STATED GOAL:
Starting with the line that contains "How far off", copy each line exactly through the end of the listing, and omit all pictures.
= = =
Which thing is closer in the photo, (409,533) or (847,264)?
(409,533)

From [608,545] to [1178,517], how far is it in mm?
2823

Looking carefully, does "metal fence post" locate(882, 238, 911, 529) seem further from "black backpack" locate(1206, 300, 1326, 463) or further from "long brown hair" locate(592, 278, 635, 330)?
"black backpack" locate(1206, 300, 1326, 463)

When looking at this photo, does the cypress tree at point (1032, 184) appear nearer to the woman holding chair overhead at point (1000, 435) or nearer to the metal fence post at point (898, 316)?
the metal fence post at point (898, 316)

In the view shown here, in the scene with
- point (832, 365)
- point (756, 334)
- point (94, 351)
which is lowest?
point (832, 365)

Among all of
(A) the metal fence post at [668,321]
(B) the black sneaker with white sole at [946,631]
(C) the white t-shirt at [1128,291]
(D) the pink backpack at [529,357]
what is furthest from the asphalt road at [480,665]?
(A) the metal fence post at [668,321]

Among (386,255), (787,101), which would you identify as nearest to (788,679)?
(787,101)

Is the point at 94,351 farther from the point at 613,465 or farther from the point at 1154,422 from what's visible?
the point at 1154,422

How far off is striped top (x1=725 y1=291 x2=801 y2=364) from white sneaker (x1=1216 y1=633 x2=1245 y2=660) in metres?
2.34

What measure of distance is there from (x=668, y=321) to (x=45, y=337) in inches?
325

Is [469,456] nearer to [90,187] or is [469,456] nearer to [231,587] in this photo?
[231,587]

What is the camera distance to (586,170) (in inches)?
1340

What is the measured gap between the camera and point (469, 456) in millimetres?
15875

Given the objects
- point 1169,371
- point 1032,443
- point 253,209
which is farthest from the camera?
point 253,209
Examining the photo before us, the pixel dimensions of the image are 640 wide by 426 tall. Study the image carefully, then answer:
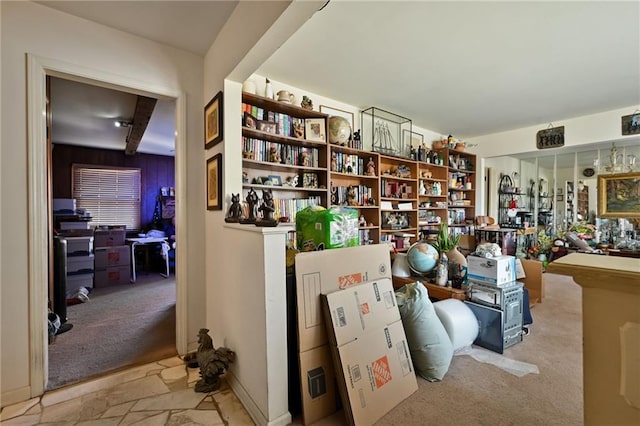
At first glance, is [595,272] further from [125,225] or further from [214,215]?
[125,225]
= = =
ANSWER TO THIS EXERCISE:
How far off is striped top (x1=725 y1=291 x2=801 y2=364) from white sneaker (x1=1216 y1=633 x2=1245 y2=660) in metres?
2.34

What measure of distance is there from (x=668, y=321) to (x=45, y=337) in inches?
325

Is [469,456] nearer to [90,187] or is [469,456] nearer to [231,587] in this photo?
[231,587]

What is the camera distance to (586,170) (in inches)?
1340

What is the measured gap between the camera and point (469, 456) in millimetres?
15875

Given the objects
- point 1169,371
- point 1032,443
- point 253,209
which is farthest from the camera?
point 253,209
Examining the photo before us, the pixel dimensions of the image are 640 wide by 426 tall. Study the image carefully, then answer:
At first glance, is [595,272] further from [125,225] or further from [214,215]?
[125,225]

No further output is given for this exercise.